Un altro tassello si aggiunge alla storia dell’omicidio della giornalista Ilaria Alpi e del cineoperatore Miran Hrovatin, avvenuto a Mogadiscio il 20 marzo del 1994. Il mosaico ricostruito dall’inchiesta “Divieto di accesso. La storia che Ilaria e Miran non hanno potuto raccontare” di Luca Gaballo con Andrea Palladino, che sarà trasmesso venerdì 19 marzo alle alle 21:30 su Rai News 24. Il lavoro parte dalla jeep utilizzata dai due inviati in Somalia, dove si trovavano per raccontare il cruento conflitto civile scoppiato nel 1986.

Il pick-up della Toyota su quale viaggiavano Ilaria Alpi e Miran Hrovatin è sempre stato considerato una prova essenziale. L’obiettivo degli inquirenti è capire se la morte dei due giornalisti fosse stato un omicidio premeditato e ordinato da qualcuno, oppure semplicemente una rapina finita male. Ed è proprio dalla Toyota che parte anche la Commissione parlamentare d’inchiesta istituita nel 2003 e presieduta dall’allora deputato di Forza Italia Carlo Taormina.

* Obiettivo del compito *
Puoi ricopiare per intero, senza cambiare nulla, il testo sull'omicidio di Ilaria Alpi e Miran Hrovatin?

* Voci mostrate *
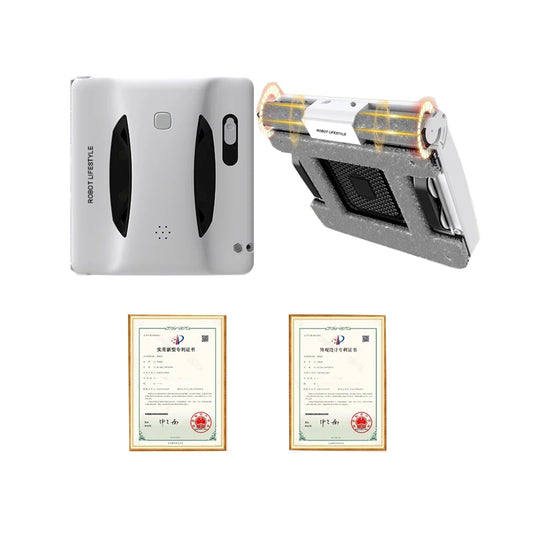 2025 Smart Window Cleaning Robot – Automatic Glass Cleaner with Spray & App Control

==

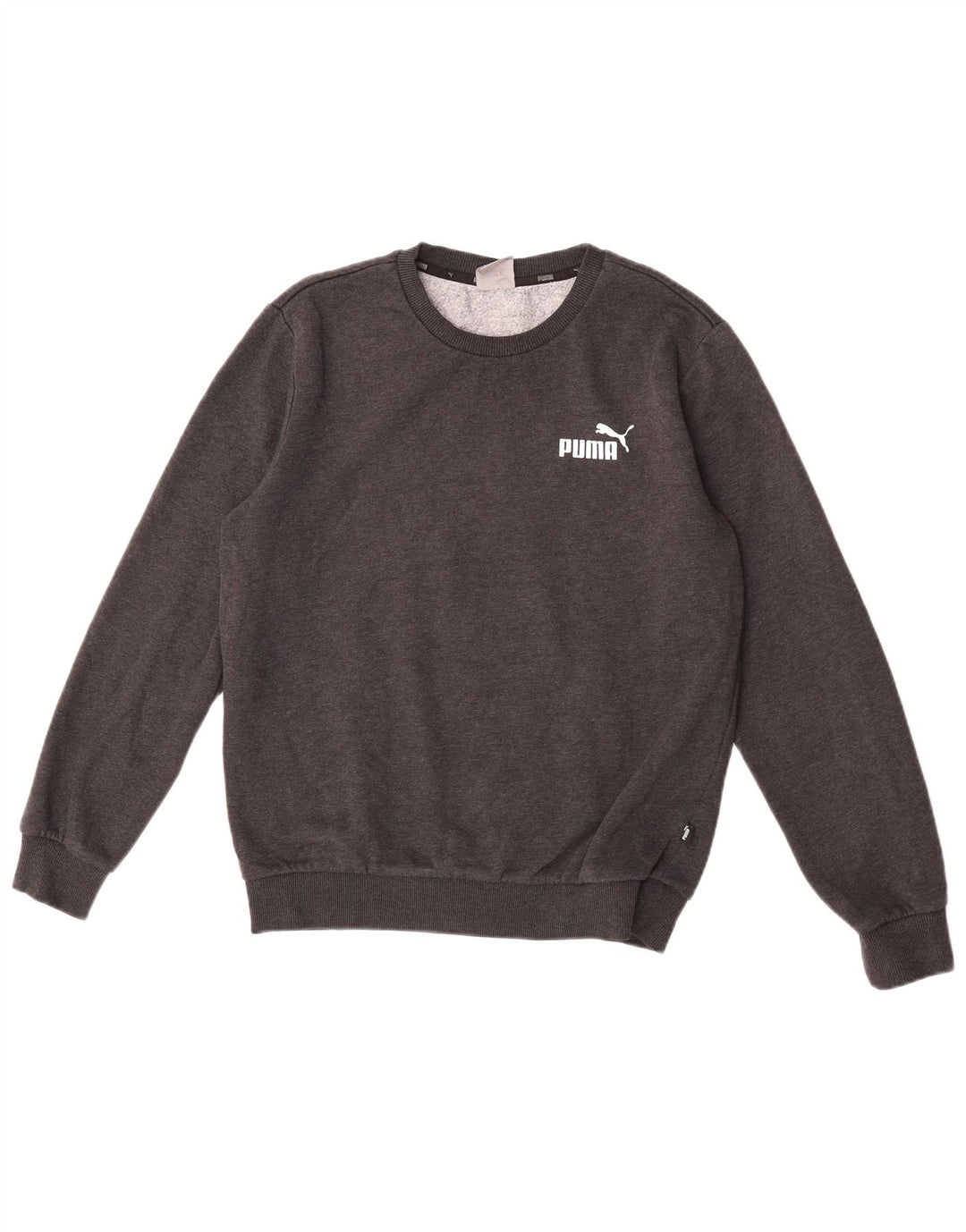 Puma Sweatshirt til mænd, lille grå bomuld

--

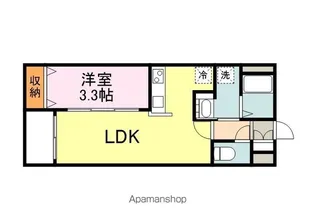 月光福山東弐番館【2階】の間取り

* Soluzione del compito *
Un altro tassello si aggiunge alla storia dell’omicidio della giornalista Ilaria Alpi e del cineoperatore Miran Hrovatin, avvenuto a Mogadiscio il 20 marzo del 1994. Il mosaico ricostruito dall’inchiesta “Divieto di accesso. La storia che Ilaria e Miran non hanno potuto raccontare” di Luca Gaballo con Andrea Palladino, che sarà trasmesso venerdì 19 marzo alle alle 21:30 su Rai News 24. Il lavoro parte dalla jeep utilizzata dai due inviati in Somalia, dove si trovavano per raccontare il cruento conflitto civile scoppiato nel 1986.

Il pick-up della Toyota su quale viaggiavano Ilaria Alpi e Miran Hrovatin è sempre stato considerato una prova essenziale. L’obiettivo degli inquirenti è capire se la morte dei due giornalisti fosse stato un omicidio premeditato e ordinato da qualcuno, oppure semplicemente una rapina finita male. Ed è proprio dalla Toyota che parte anche la Commissione parlamentare d’inchiesta istituita nel 2003 e presieduta dall’allora deputato di Forza Italia Carlo Taormina.